§ Selected extract:
*** Block opens ***

Speaking at the meeting, chaired by Michel Prairie and conducted in both French and English, were Communist League executive committee members Beverly Bernardo, Félix Vincent Ardea and CL organizer Steve Penner. Excerpts from messages were read throughout the program.
Joining the communist movement
When Gorton was born in a working-class district of London in 1940 during the second imperialist war, Penner said, Britain was being hit daily by bombing runs from Berlin. “He and his mother were placed under the delivery table by nurses to protect them. Frank, with his well-known sense of humor, always said that experience marked his personality for the rest of his life.”
Gorton began his political activity when he was in school, initiating a fund campaign for refugees from Hungary after the Stalinist regime in Moscow sent troops to crush the 1956 revolutionary uprising by workers there. After graduating and apprenticing as an engineer for five years, he emigrated to Canada in 1964.
“Frank met the League for Socialist Action, then the section of the Fourth International in Canada and a predecessor of the Communist League, at a large anti-Vietnam War meeting at Massey Hall in downtown Toronto,” Bernardo told the meeting.
“LSA member Toni Foster (now Gorton) sold him a copy of the party’s paper, Workers Vanguard. He joined soon after and became involved in party work in the Fair Play for Cuba Committee defending the Cuban Revolution. He was also active in the growing movement against the Vietnam War and Ottawa’s complicity with Washington’s warmakers, and in other political and union struggles.
Party building in United Kingdom
In 1967 Frank and Toni moved to the U.K. to help build what became the International Marxist Group, the section of the Fourth International there. Frank got a job in Nottingham as a draftsman at the Raleigh bicycle factory.
“There’s a photo of Frank in the display booklet with a bullhorn at a Raleigh workers demonstration during their successful struggle for wage parity for the factory workers,” Penner said. “This was the kind of thing Frank loved to do. And he was good at it.”
The Gorton house became an organizing center for the anti-Vietnam War movement. “Toni and Frank were members of the National Council of the Vietnam Solidarity Campaign, which organized two mass anti-war marches in London, one of 100,000 and another of 200,000, in 1968,” said Penner. Gorton also joined in the party’s solidarity efforts with the Irish struggle against the U.K.’s ongoing colonial rule in Northern Ireland.
For some two decades, Gorton helped lead a political struggle for a proletarian orientation in the party in the U.K. He and other IMG members advocated a program and course of conduct in continuity with the world communist movement founded at the initiative of V.I. Lenin and the Bolshevik leadership of the October 1917 revolution in Russia.

*** Block closes ***

§ Explore the material:
**1)** According to the account of Frank Gorton's political life, what job did Gorton take after moving to the U.K. in 1967?
**2)** Write a continuation of the account of Frank Gorton's political life, beginning after its final sentence.

§ Data:
*** Block opens ***

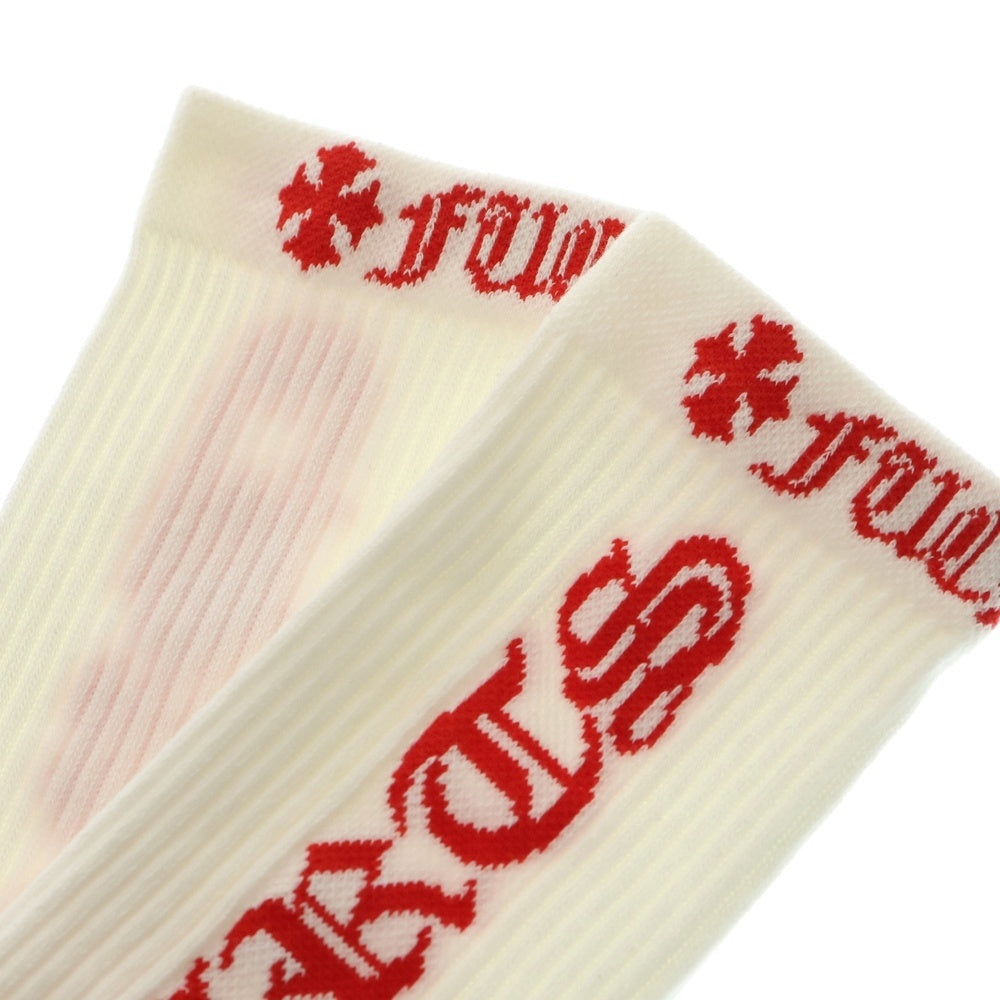 CHROME HEARTS(クロムハーツ) SOCKS OLD ENGLISH オールドイングリッシュ ハイソックス 靴下 ホワイト/レッド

*** Block closes ***

§ Task responses:
**1)** He worked as a draftsman at the Raleigh bicycle factory in Nottingham.

**2)**
Among other issues, this involved a political fight against the call on revolutionaries to orient to prolonged guerrilla war in Latin America. This disastrous course, adopted by a majority at a 1969 Fourth International congress, was extended to ultraleft policies by parties in Europe and beyond.
Gorton and other IMG cadres also fought to implement a turn to the industrial unions initiated by the SWP leadership and adopted in 1979 by the Fourth International. This course, presented in the new book The Turn to Industry by Jack Barnes, aims to meet growing opportunities to be part of struggles around wages and job conditions, building the unions and winning workers to the party. To help lead the turn, Gorton quit his draftsman’s job and took one on the factory floor.
Gorton knew these struggles were accompanied by new openings to expand circulation of revolutionary literature among workers and other exploited producers. During the 1984-85 strike by more than 100,000 coal miners against the drive of the Margaret Thatcher government to bust their union, Penner said, “Frank took the responsibility to organize party book tables at miners’ rallies all across the country.”
In his message celebrating Gorton’s contributions, SWP leader Jack Barnes said that “Frank was a big help to me in understanding more concretely the evolution over the past several decades in the class composition of the Labour Party membership and leadership.”
In the 1980s, leaders of the former IMG, renamed the Socialist League, had sent members into the Labour Party on what proved to be a wrong assessment it would be a central arena for working-class political activity.
But Gorton, by then a member of a Labour Party club in a more and more middle-class part of London, told Barnes that Labour was well on the way “to no longer being a party whose members in the main were miners, dock workers, engineers and other wage workers, organized in a structured way through their unions. It was increasingly a party of middle-class professionals, better-off office and ‘tech’ workers, teachers, and so on.”
Barnes continued: “‘The new leaders are simply radicals,’ Frank said. ‘You’ll someday be seeing a new Labour Party leadership unlike anything in the history of the workers movement in the U.K.’” And he was right.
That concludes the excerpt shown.